In the article on Samish Nation projects:
(a) When did the Samish acquire the lot formerly occupied by the D Avenue Nursery?
(b) How many two-bedroom cottages will the housing project have?
(c) How large is the planned cultural center, in square feet?

▶ **SUPPLIED TEXT**:
------------------------------------------------------------

Two lots over, the Samish acquired the lot formerly occupied by the D Avenue Nursery in May 2020. It has plans to turn the lot, once dedicated to plants, into a facility devoted to childcare. Wooten said the expansion of childcare facilities will provide services beneficial to both the Samish and broader community. He hopes that the name “D Avenue Nursery,” can be kept for the new facility.

A state grant is being used to fund the project, which state Rep. Alex Ramel, D-Bellingham, helped secure, Walters said.

It will be a separate facility with common management, said Walters, who is also a current Anacortes City Council member.

The Samish also has its first housing project in the works nearby at a two-acre site at 2109 34th Street, off of D Avenue.

The project will have 14 two-bedroom cottages, each with 1,000 square feet and a 300-square-foot carport. The site will also feature a playground and a small community building, which will also have a second-floor apartment for an on-site manager.

Half of the units will be subsidized, and priority will go to tribal citizens who are seniors, low-income, have disabilities or are veterans.

The plans are in a second round of revisions with the city, Walters said. The Nation hopes for it to be finished by year’s end.

The project will help ease the housing shortage in Anacortes and is the “first of several we’d like to see happen,” Wooten said.

D Avenue Nursery - Samish

The lot on D Avenue which was once a plant nursery is planned to be the site of another childcare facility run by the Samish. The name “D Avenue Nursery” might be kept for it.

Cultural Center and casino

Some other plans will require crossing legal hurdles before they can move forward.

The cultural center is envisioned as a 33,000-square-foot building to be built on Samish land near Campbell Lake. But that land is not in trust, and Skagit County zoning requirements restrict buildings to be under 25,000 square feet. Rather than shrink the size of the project, the Samish intend to pursue trust status for the property, which would give them full control over it.

Therefore, plans for the center at Tibbles Lane are currently on hold. The Samish Nation has a pending fee-to-trust application for that land, though Wooten said we are “years away from the People’s House from becoming a reality.”

The tribe has been working to get multiple segments of land it owns into trust. Getting land into trust next to pre-existing trust land is supposed to be easier, but that has not been the case for the Samish, Wooten said.

The Samish have faced such difficulties for decades.

------------------------------------------------------------

Contour labeling entries
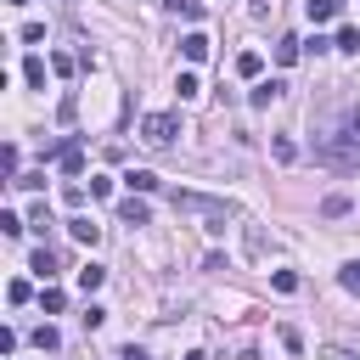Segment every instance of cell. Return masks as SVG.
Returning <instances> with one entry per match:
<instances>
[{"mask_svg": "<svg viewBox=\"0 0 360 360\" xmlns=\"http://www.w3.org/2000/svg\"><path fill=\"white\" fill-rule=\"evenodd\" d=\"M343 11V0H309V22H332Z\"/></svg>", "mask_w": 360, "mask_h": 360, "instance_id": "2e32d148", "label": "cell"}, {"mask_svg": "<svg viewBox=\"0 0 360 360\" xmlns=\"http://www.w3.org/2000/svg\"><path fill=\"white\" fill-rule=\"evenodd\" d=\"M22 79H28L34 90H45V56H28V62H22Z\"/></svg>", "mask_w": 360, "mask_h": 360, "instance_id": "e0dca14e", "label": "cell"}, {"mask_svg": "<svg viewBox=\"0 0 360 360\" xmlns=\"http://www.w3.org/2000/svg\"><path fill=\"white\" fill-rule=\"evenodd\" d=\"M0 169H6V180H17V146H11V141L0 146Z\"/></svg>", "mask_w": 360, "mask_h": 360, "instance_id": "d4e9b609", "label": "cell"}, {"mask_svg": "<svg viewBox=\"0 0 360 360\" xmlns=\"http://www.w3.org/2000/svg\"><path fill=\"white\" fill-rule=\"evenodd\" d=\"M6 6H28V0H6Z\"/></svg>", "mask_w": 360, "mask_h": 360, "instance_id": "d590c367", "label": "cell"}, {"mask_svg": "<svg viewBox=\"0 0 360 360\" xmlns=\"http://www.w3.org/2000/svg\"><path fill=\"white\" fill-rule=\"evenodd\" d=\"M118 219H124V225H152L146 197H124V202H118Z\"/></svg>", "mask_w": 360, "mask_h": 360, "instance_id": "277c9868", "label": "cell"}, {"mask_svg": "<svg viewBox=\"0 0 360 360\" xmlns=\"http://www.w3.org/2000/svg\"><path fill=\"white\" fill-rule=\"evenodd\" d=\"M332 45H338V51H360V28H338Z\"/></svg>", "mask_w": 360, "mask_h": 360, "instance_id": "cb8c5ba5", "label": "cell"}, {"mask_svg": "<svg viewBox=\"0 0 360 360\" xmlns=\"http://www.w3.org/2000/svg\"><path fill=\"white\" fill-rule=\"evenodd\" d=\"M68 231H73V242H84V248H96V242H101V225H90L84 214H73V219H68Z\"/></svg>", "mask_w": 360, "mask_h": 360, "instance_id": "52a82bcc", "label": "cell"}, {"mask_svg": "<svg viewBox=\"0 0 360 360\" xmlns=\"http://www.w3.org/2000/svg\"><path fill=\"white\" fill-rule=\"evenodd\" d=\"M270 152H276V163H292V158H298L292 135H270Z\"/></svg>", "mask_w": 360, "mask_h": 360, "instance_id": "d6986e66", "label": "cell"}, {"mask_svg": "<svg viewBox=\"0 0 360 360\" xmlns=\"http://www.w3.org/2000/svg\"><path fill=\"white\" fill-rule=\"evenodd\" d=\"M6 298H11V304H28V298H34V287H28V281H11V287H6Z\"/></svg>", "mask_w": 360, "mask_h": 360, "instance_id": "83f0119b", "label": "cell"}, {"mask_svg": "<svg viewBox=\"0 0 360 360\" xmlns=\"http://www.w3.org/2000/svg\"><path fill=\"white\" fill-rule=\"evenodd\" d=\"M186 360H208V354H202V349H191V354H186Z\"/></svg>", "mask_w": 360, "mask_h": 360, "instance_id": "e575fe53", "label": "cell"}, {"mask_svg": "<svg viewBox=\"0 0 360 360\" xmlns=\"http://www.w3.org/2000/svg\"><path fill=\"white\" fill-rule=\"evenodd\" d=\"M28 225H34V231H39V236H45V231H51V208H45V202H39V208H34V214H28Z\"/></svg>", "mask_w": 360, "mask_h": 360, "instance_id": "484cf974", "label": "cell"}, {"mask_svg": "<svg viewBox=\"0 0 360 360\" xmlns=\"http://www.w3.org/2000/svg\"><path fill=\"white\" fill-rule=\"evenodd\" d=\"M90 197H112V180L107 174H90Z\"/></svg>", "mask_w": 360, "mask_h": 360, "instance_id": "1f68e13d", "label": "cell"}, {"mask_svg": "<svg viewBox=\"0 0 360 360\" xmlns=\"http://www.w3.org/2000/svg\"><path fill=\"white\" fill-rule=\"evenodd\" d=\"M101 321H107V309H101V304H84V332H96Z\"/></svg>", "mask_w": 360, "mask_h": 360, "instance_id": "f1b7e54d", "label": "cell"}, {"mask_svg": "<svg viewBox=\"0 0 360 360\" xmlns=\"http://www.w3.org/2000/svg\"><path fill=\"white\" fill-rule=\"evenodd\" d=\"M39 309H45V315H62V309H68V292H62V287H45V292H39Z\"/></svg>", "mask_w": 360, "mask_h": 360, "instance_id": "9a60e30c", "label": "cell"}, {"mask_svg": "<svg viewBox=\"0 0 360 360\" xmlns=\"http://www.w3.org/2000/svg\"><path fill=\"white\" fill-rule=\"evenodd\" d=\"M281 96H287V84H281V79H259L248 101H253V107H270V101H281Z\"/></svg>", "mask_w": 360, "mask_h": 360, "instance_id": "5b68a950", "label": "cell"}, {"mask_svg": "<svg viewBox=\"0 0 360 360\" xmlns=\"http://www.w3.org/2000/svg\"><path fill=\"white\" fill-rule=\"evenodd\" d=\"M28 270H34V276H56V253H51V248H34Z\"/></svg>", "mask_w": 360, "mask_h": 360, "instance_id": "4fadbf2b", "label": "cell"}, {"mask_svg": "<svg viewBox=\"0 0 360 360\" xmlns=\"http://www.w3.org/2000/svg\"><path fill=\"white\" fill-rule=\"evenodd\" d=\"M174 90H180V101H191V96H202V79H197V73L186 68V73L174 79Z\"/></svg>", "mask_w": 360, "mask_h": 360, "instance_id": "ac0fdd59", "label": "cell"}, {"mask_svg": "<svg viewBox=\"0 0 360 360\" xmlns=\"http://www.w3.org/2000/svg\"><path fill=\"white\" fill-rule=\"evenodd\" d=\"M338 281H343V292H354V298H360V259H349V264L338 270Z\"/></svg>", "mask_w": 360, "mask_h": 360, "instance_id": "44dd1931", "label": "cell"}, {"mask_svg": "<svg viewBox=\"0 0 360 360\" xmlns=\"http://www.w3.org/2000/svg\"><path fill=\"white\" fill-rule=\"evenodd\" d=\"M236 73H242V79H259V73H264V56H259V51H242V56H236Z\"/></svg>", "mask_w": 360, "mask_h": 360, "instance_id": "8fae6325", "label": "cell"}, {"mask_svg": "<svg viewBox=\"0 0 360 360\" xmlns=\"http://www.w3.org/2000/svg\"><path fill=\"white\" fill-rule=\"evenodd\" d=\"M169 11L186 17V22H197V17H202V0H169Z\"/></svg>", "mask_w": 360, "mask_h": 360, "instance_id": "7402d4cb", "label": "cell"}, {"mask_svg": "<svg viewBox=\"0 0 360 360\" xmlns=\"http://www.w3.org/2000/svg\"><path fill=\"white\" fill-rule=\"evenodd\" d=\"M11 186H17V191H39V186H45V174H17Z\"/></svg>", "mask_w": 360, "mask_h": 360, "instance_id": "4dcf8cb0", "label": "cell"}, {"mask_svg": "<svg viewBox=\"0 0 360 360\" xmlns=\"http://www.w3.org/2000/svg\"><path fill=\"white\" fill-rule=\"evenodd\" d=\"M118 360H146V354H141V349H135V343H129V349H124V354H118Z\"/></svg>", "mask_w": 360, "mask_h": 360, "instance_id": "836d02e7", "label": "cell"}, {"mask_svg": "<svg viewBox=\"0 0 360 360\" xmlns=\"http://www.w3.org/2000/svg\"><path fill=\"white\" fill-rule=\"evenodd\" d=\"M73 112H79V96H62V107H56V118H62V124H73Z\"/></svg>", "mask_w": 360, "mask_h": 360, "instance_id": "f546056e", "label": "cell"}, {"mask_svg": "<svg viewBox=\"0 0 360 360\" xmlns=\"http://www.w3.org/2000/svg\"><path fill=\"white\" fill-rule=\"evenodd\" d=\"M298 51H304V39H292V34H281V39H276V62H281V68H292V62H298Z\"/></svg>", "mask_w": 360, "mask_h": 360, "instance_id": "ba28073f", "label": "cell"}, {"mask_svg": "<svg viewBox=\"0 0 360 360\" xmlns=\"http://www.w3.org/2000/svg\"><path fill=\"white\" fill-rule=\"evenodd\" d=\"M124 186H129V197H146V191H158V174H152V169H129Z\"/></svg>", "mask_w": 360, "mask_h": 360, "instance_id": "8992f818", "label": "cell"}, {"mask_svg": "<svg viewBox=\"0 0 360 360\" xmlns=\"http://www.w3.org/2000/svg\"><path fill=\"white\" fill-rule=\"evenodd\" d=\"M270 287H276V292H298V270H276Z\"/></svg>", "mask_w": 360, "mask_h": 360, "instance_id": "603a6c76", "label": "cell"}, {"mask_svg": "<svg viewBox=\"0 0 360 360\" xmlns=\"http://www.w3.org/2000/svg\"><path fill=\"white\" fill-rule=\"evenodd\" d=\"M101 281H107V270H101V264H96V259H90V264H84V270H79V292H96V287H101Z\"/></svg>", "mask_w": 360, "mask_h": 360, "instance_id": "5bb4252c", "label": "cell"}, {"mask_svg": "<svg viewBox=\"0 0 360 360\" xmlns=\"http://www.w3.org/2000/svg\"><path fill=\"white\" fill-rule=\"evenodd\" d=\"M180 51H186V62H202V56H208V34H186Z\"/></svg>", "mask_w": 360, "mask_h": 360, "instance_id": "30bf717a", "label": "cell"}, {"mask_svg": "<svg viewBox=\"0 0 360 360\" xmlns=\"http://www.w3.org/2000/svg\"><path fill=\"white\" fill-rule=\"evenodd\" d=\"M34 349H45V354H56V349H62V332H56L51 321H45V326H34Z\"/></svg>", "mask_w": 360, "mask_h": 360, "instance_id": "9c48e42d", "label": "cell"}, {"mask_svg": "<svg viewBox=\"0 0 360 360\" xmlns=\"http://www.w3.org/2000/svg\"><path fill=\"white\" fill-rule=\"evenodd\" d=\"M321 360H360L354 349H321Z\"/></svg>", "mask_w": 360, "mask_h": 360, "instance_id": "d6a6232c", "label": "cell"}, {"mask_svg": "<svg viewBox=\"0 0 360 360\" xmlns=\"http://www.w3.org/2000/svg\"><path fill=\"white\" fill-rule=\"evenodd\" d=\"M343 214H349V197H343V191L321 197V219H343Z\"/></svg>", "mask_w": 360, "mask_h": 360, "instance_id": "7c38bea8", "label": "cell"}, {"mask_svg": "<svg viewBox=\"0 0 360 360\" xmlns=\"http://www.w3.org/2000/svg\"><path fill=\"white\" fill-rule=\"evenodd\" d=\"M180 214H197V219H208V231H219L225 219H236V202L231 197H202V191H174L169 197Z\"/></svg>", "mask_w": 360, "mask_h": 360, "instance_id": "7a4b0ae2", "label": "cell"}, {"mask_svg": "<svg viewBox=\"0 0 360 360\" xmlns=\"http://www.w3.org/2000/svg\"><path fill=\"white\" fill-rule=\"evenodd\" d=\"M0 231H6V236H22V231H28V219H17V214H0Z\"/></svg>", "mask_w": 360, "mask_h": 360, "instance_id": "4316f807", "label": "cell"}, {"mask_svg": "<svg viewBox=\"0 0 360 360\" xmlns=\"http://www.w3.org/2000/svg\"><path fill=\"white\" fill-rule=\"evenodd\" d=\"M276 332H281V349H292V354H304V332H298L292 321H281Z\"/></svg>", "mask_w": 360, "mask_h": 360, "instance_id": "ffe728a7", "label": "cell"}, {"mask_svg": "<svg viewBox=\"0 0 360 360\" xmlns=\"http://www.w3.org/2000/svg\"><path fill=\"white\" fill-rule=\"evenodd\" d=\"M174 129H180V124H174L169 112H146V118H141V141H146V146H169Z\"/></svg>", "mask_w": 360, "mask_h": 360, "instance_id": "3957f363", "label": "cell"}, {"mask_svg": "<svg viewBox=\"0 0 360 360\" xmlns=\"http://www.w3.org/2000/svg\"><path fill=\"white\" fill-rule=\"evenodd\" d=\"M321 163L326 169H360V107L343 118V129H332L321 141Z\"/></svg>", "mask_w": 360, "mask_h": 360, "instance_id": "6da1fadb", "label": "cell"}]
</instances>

------------------------------------------------------------

▶ **EXERCISE ANSWER**:
(a) May 2020
(b) 14
(c) 33,000 square feet